32. The RFID tag as recited in claim 27 , wherein the input impedance is controlled based on a characteristic that a real number part of an admittance of the antenna varies according to a real number part of an impedance of the radiating strip line.
33. The RFID tag as recited in claim 27 , wherein the input impedance is controlled based on a characteristic that an imaginary number of the antenna admittance varies according to a characteristic impedance of a transmission line formed by the radiating strip line and the feeding strip line.
34. The RFID tag as recited in claim 27 , wherein the input impedance is controlled based on a characteristic that a characteristic impedance of the transmission line varies according to line widths of the radiating strip line and the feeding strip line.
35. The RFID tag as recited in claim 26 , wherein an input impedance is controlled based on a characteristic that a characteristic impedance varies according to a thickness and a dielectric constant of the substrate.
36. The RFID tag as recited in claim 27 , wherein an input impedance is controlled based on a characteristic that an imaginary number part of the antenna impedance varies according to a length of a transmission line formed by the radiating strip line and the feeding strip line.
37. The RFID tag as recited in claim 36 , wherein the length of the transmission line is the length of the feeding strip line.
38. The RFID tag as recited in claim 36 , wherein the length of the transmission line is controlled to make the imaginary number part of the antenna impedance an inductive reactance.
39. The RFID tag as recited in claim 27 , wherein the radiating strip line and the feeding strip line have a meander structure.

- Entries shown -
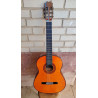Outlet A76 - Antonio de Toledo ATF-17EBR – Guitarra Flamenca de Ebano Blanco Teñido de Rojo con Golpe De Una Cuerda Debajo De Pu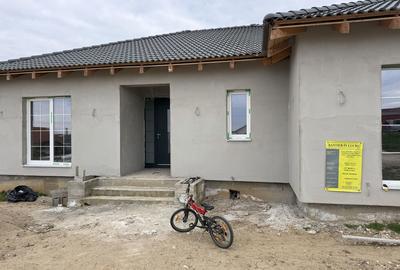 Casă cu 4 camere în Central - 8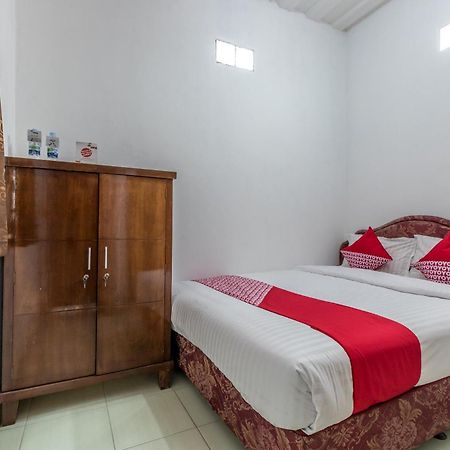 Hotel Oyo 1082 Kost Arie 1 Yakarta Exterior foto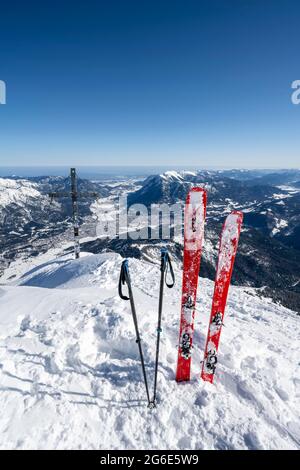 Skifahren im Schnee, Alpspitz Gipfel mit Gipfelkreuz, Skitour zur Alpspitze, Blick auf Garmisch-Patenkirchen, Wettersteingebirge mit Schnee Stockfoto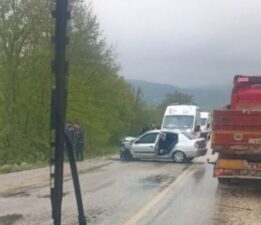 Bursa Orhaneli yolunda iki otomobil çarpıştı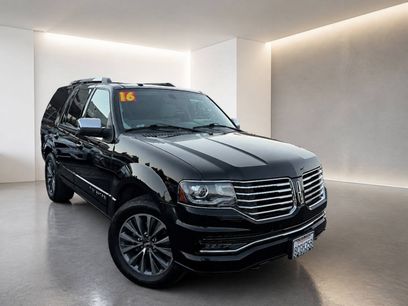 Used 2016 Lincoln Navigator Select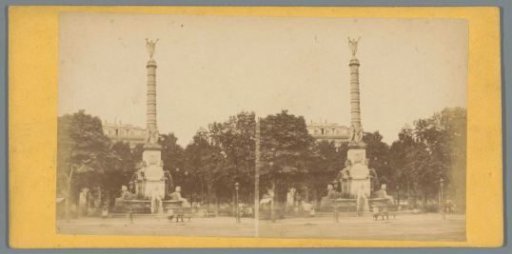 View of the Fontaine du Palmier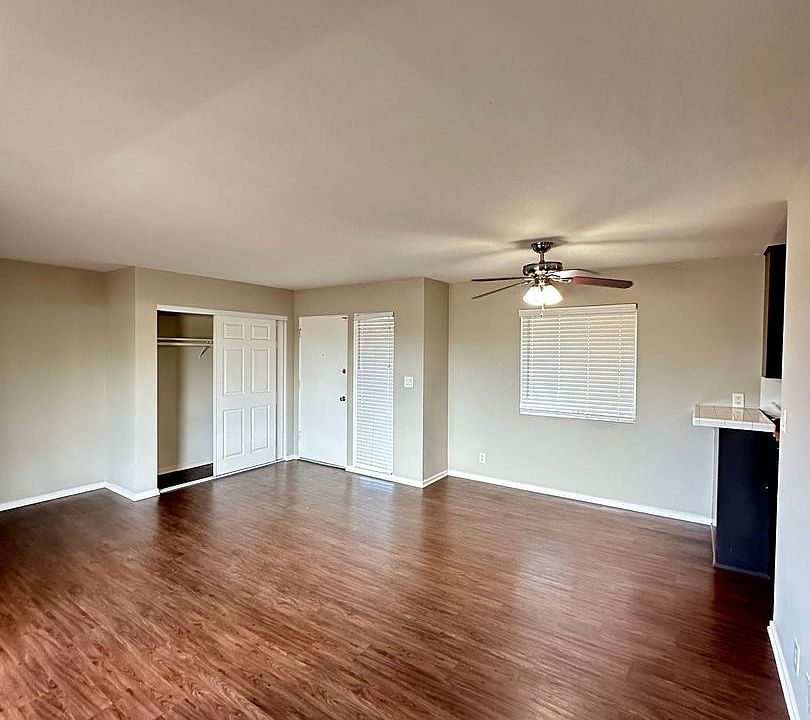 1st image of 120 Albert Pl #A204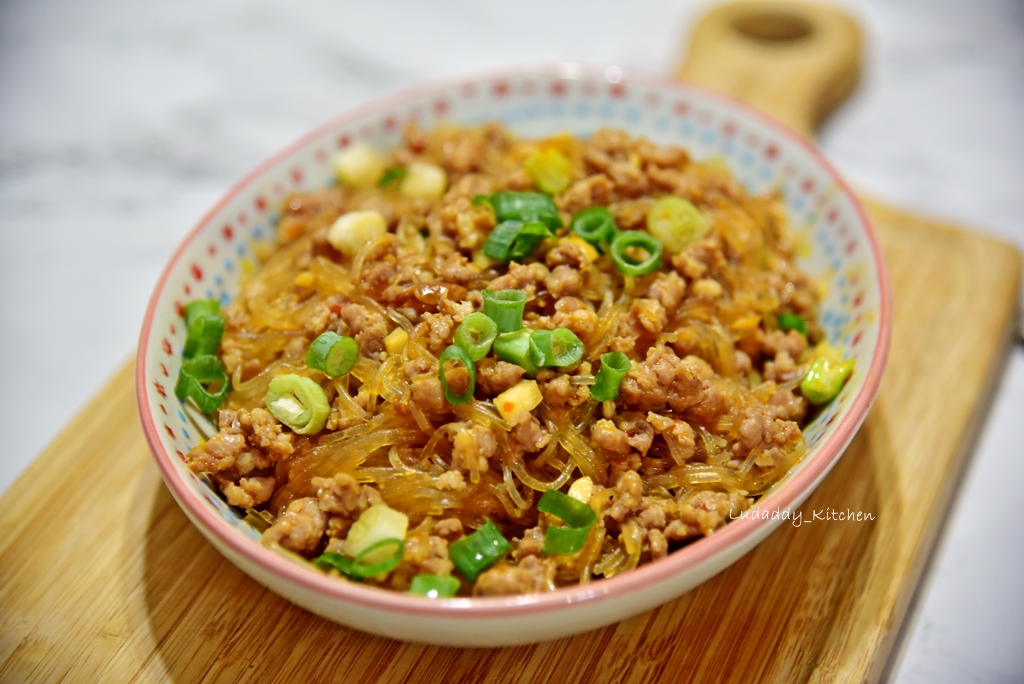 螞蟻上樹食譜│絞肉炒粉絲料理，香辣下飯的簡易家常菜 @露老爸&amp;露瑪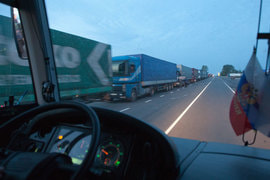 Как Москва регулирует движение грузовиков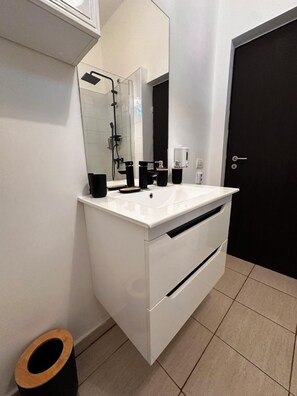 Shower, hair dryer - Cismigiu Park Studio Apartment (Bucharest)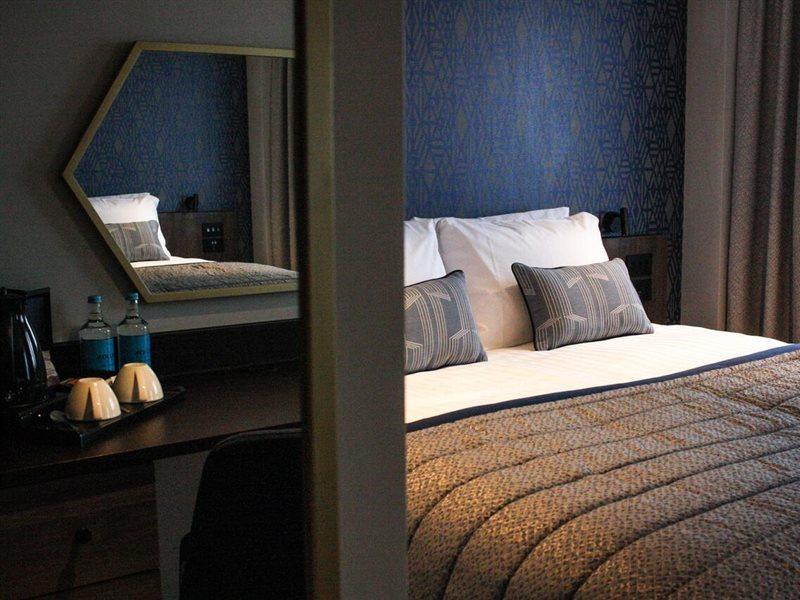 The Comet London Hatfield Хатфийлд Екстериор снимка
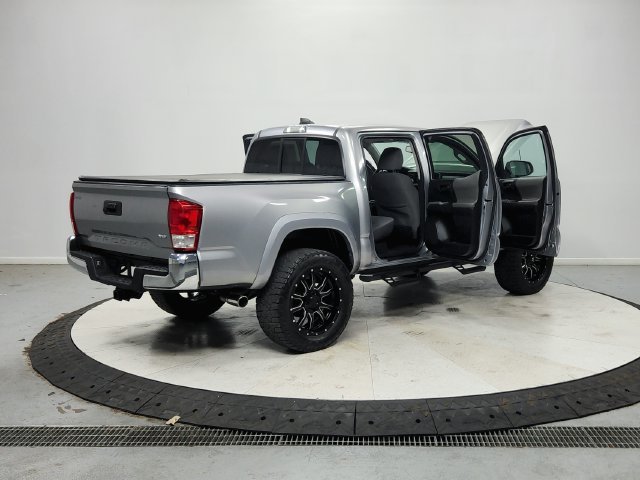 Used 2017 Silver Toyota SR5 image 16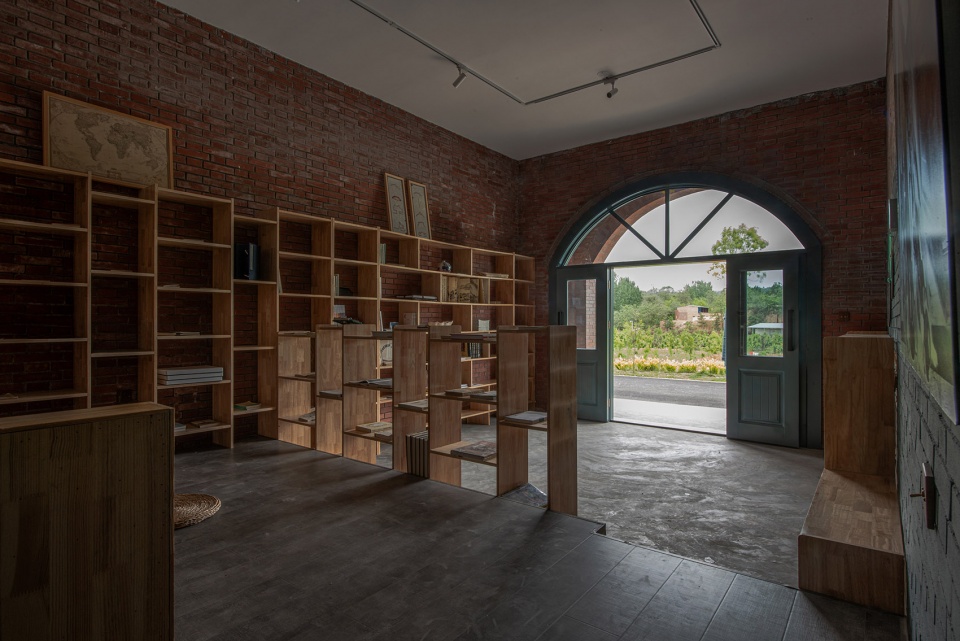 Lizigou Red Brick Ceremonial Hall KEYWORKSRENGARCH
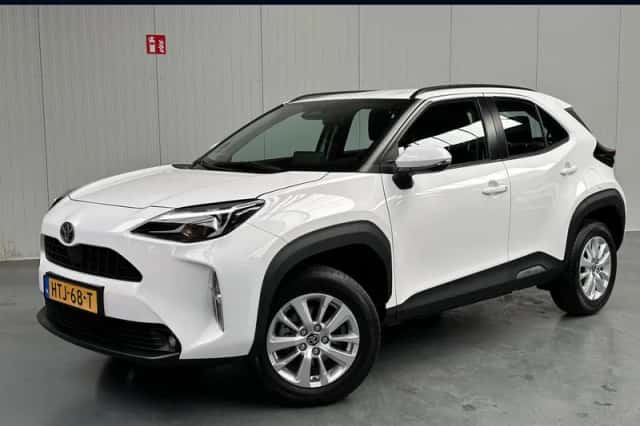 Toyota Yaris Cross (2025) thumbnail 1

- Task requirements -
**A)** In the RFID tag claims, what structure do the radiating strip line and the feeding strip line have according to claim 39?
**B)** Pick up the RFID tag claims right after the last one shown and carry them on.
The material has no connection to the RFID tag claims.

- Responses to the exercise -
**A)** They have a meander structure.

**B)**
40. The RFID tag as recited in claim 27 , wherein the antenna is resonated at an RF signal frequency transmitted from the RFID reader, and is conjugate-matched at the front-end.
41. The RFID tag as recited in claim 27 , wherein the substrate is one of glass, ceramic, teflon, epoxy, and FR-4.
42. The RFID tag as recited in claim 27 , wherein the substrate is an organic material.
43. The RFID tag as recited in claim 27 , wherein the conductive material used for the radiating strip line and the feeding strip line is one selected from the group consisting of copper, copper alloy, aluminum, and conductive ink.
44. The RFID tag as recited in claim 27 , wherein the radiating strip line and the feeding strip line are manufactured with different conductive materials.
45. The RFID tag as recited in claim 27 , wherein the radiating strip line and the feeding strip line are manufactured through one of etching, depositing and printing.
46. The RFID tag as recited in claim 27 , wherein the radiating strip line and the feeding strip line are manufactured using different methods.
47. An antenna impedance matching method for an open-ended strip line antenna, the antenna impedance matching method comprising the step of:
matching an impedance based on a characteristic that an impedance of the radiating strip line is shown at the terminal of the feeding strip line by being transformed to a predetermined impedance step-up ratio through an electromagnetic coupling of the radiating strip line and the feeding strip line,
wherein the open-ended strip line antenna includes having a radiating strip line for deciding a resonant frequency of the antenna, and a feeding strip line for providing an RF signal to an element connected through a terminal, where the feeding strip line and the radiating strip line are disposed at both sides of a substrate and are electromagnetically coupled with each other.
48. The antenna impedance matching method as recited in claim 47 , wherein the impedance matching is performed based on a characteristic that a real number part of an admittance of the antenna varies according to the impedance step-up ratio.
49. The antenna impedance matching method as recited in claim 48 , wherein the impedance matching is performed based on a characteristic that the impedance step-up ratio varies according to a length ratio and a width ratio of the radiating strip line to the feeding strip line.
50. The antenna impedance matching method as recited in claim 48 , wherein the impedance matching is performed based on a characteristic that a real number part of an admittance of the antenna varies according to a real number part of an impedance of the radiating strip line.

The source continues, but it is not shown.